秘書主任走出辦公室,便看見牧初寒在總裁辦公室門口探頭探腦,她輕輕走上前,“牧小姐,看什麽呢?”
“啊...!”牧初寒做賊心虛,被吓了一跳。
看清來人是秘書主任,馬上回複了正常,“你來得正好,快把這門打開!”
秘書主任咳了兩聲,“牧小姐,這間辦公室的鑰匙在牧總和他的助理手裏,秘書室是沒有鑰匙的。”
牧初寒不相信的看着她,“你會沒有鑰匙?還是辦公室裏有什麽不能見人的?”
秘書主任聳肩:“我都不能進去,怎麽能知道裏面有啥呢?”
說完,她面露無聊的走開了,走了兩步才回頭:“牧小姐,其實我想提醒你,今天你的工作任務還沒完成呢,等會老牧總打電話來問我,我該怎麽說呢?”
“你...!”爹地曾經有交待,來公司可以,但一定要完成秘書主任交待的任務,否則就回家乖乖做大小姐。

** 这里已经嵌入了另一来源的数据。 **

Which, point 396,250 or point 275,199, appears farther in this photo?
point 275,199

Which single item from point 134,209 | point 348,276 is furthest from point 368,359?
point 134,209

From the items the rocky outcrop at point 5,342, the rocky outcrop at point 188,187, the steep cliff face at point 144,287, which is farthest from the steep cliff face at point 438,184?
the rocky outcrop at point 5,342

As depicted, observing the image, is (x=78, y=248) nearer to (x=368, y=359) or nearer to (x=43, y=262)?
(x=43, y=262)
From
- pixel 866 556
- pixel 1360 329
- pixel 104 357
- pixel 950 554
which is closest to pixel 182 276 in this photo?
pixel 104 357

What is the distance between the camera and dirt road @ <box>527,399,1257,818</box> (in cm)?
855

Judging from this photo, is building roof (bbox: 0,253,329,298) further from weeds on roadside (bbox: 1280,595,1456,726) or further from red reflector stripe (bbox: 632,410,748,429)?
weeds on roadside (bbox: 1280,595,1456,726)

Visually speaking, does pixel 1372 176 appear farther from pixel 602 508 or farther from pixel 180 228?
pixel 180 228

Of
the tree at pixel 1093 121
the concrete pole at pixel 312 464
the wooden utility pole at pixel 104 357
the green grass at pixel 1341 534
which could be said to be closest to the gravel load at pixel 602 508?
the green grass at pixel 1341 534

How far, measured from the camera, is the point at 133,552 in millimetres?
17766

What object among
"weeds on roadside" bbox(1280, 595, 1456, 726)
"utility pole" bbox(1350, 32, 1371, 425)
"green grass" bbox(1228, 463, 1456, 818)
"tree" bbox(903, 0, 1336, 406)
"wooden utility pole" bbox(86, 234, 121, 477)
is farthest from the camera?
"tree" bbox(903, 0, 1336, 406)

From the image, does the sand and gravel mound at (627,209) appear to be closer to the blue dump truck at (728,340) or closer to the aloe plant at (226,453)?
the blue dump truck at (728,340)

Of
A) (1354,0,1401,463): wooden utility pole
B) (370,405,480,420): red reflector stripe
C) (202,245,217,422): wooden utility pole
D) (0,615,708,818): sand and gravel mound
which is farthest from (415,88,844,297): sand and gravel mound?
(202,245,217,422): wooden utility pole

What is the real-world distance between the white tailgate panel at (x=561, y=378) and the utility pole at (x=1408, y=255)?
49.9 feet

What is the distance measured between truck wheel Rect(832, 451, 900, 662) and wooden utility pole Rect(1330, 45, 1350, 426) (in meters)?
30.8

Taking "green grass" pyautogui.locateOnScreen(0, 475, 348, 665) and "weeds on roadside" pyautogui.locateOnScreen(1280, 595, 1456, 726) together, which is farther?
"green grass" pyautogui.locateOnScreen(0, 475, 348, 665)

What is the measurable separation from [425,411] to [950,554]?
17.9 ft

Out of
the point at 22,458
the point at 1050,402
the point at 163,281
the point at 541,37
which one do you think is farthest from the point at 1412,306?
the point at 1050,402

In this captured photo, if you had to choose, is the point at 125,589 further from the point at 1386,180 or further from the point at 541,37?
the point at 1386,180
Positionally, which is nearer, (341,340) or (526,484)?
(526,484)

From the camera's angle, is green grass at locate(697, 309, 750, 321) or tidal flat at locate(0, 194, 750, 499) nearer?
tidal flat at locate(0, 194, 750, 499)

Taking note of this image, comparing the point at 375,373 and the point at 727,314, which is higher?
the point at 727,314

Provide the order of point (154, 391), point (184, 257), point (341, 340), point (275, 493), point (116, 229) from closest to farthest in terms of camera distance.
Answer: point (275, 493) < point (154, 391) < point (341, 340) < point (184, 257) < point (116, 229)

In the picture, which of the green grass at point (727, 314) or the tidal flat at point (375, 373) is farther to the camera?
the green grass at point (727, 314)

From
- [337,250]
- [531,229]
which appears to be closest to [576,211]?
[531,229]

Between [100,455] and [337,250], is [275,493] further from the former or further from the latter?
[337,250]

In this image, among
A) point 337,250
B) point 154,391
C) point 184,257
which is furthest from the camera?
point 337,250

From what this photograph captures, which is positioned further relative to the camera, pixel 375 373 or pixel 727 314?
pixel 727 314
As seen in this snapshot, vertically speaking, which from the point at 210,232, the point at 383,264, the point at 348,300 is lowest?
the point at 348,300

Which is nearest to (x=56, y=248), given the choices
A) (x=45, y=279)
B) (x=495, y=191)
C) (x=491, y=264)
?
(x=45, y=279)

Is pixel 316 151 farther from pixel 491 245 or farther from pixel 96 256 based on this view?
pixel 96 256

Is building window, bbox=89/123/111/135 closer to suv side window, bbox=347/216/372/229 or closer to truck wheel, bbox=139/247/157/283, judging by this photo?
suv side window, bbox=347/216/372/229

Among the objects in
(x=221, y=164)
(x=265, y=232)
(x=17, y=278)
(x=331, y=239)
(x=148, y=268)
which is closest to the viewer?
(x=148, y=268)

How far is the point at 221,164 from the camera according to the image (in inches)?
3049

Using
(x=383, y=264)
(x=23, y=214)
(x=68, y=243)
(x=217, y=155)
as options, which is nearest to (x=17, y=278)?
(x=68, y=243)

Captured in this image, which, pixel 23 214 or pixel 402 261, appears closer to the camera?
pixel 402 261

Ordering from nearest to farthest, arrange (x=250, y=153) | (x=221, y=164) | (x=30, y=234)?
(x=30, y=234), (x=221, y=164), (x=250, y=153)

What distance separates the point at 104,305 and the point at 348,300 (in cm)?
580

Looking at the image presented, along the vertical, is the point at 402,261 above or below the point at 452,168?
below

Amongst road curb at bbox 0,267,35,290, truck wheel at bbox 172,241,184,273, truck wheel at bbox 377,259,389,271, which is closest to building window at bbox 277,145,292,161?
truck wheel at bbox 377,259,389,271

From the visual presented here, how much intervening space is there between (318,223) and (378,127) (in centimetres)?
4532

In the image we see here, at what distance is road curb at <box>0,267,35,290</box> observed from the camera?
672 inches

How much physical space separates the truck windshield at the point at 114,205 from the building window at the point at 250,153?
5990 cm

她才不要!她好容易進公司,接近心上人,才不要回家去悶死。
“我去工作就是啦,”她瞪了秘書主任一眼,“小心你的嘴巴,别亂在我爹地面前嚼舌頭!”
說完,她踩着高跟鞋走進了秘書室。
秘書主任聳聳肩,無奈的看了一眼總裁辦公室的門,顧助理,希望你幹脆晚點出來,反正大小姐不出四點,就要下班去做SPA了。
果然,三點五十分,牧初寒招呼也沒打便提包走人,開着她的敞篷跑車,直接來到了本市最豪華的女子塑身館。
換好衣服走入她預定的溫泉池,裏面已經有一個女人的身影了。
但見她趴在浴池邊,嬌麗的小臉寫滿了憂郁,讓人看了心生不忍。
“心悠,你怎麽啦?”牧初寒嘩嘩的泡入溫泉池,一邊問道。
鄭心悠看了她一眼,沒說話。
“我跟你說,”牧初寒一邊洗臉一邊道:“你還不把我哥盯緊點,我早說顧寶寶那女人不簡單,這不才回來沒幾天吧,我哥就好像有點不對勁了。”
“怎麽個不對勁?”鄭心悠總算出聲。
牧初寒挑眉:“今天我早上看見我哥呢,還冷着個臉,後來顧寶寶來上班了,兩人不知道關着門幹了什麽事,我哥出來就神采飛揚了,連衣服都給換了啦!”
“神采飛揚?”
鄭心悠喃聲重複着這四個字,痛苦的閉上了眼睛。她滿腦子裏都是申文皓的身影,他的每一個動作早已銘刻在了心間。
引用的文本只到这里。